Dressez la liste de tous les partis, organismes et projets nommés dans le texte sur le logement à Cartierville.

# Texte source
☆ ☆ ☆ ☆

La qualité du logement s’est-elle améliorée depuis l’arrivée de Projet Montréal à la mairie d’Ahuntsic-Cartierville, en 2017? Oui, mais trop lentement selon ceux et celles qui se préoccupent de la question. Premier d’une série de trois textes.
Pour les défenseurs du logement de bonne qualité à un prix accessible, la situation du logement s’améliore un peu dans Cartierville, où se retrouve l’écrasante majorité des logements problématiques. Mais ça évolue très lentement. Trop aux yeux de certains.
« C’est du long terme, expliquait Bertrand Pouyet, en juin, alors directeur du Conseil local des intervenants communautaires de Bordeaux-Cartierville (CLIC). Pendant des années, on était conscient du problème. Mais on ne trouvait pas de solution. Les plaintes étaient difficiles à gérer, car la moitié des locataires déménagent au bout de cinq ans ou moins. »
Selon M. Pouyet, les choses avaient commencé à changer avant l’élection.
«On avait mis en place le projet Zoom sur la salubrité, une ressource du Comité logement qui organisait des visites sur demande des locataires. On bénéficie aussi d’un accès rapide aux inspecteurs. »
Certains aspects du problème ont changé depuis l’élection, ajoutait-il. Avant, les plaintes étaient nominatives et tombaient quand le locataire quittait son logement. Après l’élection, les élus ont fait en sorte que la plainte soit associée à un logement. Avec Zoom sur la salubrité, le nombre de plaintes a augmenté. L’insalubrité est davantage visible.

☆ ☆ ☆ ☆

# Documents fournis
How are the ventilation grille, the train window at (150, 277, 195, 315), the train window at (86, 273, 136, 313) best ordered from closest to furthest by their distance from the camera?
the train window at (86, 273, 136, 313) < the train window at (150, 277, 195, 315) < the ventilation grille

☆ ☆ ☆ ☆

# Réponse complète
- Projet Montréal
- Conseil local des intervenants communautaires de Bordeaux-Cartierville (CLIC)
- Zoom sur la salubrité
- Comité logement